━━ Text shown

Keratoconus is a progressive condition and can be a debilitating if left untreated. Watching your family members go through it can make you feel helpless and useless in some experiences. You probably have many questions on the condition after watching your family members go through their treatments. In past years their were limited treatments for Keratoconus and eventual cornea transplants were needed for the patient to keep their quality of vision. This type of treatment had a long recovery period and often caused the patient pain.
Today’s treatments have improved a lot since then and quite honestly there is little to no pain with many of them. Patients have much shorter recovery times, and have a much better quality of vision without replacing their corneas. Still many people have questions when they find out a family member is going through a condition like Keratoconus. The condition can often cause a reduced activity level and sometimes have complications in their normal lives. A few questions maybe “Will I get Keratoconus?” or “Will they go blind?”.
While these are all reasonable questions, and having a family member with Keratoconus is one of the highest risk factors of Keratoconus it doesn’t guarantee that you will get it. It only tells you to watch yourself and your eye health a little more. Getting annual eye exams can help with early detection. Taking care of your eyes can help lessen your chances of developing these conditions later on down the road.

━━━━
━━ Data for review

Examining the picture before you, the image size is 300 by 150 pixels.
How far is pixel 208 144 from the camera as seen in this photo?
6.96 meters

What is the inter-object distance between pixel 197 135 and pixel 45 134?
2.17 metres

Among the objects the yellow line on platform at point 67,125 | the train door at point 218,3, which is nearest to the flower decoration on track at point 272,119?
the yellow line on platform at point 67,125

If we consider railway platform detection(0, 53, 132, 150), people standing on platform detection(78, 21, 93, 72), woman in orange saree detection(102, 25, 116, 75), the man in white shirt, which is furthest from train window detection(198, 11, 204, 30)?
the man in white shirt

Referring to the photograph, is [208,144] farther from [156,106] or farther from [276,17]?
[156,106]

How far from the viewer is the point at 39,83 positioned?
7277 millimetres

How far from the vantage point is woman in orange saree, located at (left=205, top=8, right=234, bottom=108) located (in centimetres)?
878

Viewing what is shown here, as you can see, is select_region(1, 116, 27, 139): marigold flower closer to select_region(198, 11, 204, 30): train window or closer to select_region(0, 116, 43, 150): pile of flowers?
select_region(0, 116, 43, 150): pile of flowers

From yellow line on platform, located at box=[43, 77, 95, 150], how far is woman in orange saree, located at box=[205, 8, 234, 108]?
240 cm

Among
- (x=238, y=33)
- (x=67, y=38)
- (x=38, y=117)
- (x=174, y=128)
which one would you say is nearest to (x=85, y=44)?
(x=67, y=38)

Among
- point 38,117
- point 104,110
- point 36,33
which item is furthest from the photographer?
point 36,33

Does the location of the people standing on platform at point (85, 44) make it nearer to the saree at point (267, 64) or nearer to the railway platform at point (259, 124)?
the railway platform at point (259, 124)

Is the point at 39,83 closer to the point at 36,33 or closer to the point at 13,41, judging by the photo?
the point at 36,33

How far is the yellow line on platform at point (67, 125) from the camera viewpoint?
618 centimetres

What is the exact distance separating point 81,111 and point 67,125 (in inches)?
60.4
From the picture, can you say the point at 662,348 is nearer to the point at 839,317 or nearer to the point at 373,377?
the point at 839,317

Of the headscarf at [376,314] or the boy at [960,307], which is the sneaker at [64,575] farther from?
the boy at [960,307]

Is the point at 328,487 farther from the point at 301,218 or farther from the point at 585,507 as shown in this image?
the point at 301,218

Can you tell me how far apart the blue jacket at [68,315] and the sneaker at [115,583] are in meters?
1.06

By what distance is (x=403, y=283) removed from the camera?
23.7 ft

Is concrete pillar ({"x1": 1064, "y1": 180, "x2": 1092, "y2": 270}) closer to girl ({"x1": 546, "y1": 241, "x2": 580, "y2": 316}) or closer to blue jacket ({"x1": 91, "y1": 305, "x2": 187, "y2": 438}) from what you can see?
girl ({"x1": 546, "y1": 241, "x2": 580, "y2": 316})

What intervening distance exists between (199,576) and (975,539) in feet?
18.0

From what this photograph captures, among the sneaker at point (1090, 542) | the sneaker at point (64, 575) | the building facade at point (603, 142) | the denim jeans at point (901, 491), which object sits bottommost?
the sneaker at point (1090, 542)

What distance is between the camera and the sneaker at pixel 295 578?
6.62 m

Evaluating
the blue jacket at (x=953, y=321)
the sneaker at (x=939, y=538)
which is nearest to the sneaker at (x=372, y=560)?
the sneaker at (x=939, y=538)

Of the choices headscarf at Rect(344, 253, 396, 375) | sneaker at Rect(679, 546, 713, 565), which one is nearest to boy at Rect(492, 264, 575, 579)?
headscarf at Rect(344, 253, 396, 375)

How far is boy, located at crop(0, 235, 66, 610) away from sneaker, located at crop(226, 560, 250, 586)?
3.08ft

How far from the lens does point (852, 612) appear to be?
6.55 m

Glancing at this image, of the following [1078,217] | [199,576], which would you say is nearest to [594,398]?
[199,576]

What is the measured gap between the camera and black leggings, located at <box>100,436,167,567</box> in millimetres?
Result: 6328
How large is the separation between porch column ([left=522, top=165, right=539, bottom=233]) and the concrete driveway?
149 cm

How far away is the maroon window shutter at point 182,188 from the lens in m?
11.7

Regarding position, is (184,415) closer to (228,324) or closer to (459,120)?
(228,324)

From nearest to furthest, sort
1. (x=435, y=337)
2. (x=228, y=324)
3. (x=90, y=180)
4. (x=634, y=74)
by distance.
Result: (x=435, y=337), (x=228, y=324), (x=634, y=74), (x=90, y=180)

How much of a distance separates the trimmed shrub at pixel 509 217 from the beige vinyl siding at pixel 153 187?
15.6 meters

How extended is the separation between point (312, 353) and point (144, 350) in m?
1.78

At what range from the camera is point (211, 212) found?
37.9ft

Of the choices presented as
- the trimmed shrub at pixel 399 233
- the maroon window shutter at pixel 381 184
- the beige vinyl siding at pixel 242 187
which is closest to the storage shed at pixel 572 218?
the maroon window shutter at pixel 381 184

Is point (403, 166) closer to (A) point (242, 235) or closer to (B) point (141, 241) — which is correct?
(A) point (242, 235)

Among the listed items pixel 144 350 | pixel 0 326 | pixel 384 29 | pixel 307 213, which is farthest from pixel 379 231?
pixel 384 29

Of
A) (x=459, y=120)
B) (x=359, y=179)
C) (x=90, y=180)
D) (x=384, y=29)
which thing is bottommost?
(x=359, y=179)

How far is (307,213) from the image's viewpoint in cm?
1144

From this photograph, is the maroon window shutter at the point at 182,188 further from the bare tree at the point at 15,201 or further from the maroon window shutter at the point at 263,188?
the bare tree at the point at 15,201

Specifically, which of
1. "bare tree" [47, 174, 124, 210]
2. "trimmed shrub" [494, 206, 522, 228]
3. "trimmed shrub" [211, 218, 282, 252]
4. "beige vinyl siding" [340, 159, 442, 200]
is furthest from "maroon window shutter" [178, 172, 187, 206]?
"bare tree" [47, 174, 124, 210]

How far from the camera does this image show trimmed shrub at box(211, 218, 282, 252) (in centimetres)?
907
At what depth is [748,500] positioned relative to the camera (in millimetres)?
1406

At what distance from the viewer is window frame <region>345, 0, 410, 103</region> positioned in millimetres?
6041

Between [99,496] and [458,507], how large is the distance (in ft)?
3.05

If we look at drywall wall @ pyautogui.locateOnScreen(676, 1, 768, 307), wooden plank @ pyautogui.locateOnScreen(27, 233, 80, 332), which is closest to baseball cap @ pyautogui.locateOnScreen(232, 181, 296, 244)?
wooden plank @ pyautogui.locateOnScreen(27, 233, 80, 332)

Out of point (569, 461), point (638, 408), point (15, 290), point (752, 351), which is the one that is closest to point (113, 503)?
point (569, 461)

━━━━

* List of tasks
(A) Set down the keratoconus passage word for word, everything from "Keratoconus is a" down to "the patient pain.".
(B) Take the keratoconus passage further, picking up after its last sentence.
The items are separate material and have no connection to the keratoconus passage.

* Answers to the tasks
(A)
Keratoconus is a progressive condition and can be a debilitating if left untreated. Watching your family members go through it can make you feel helpless and useless in some experiences. You probably have many questions on the condition after watching your family members go through their treatments. In past years their were limited treatments for Keratoconus and eventual cornea transplants were needed for the patient to keep their quality of vision. This type of treatment had a long recovery period and often caused the patient pain.

(B)
Below are some tips to reduce your chances of developing Keratoconus:
Avoid rubbing your eyes
Get annual eye exams
See an eye care professional that specializes in Keratoconus
Protect your eyes regularly
Reduce stress in your life
Below are Signs of Keratoconus:
Frequent Eye Rubbing
Frequent Changes in prescriptions
Blurred or double vision
Halos or glares around lights
Sensitivity to light
Poor night vision
Squinting or Straining Your Eyes
There are probably many more questions you want to ask. Finding an eye care professional that specializes in Keratoconus is always best. Looking for one that deals with Keratoconus patients daily would be best.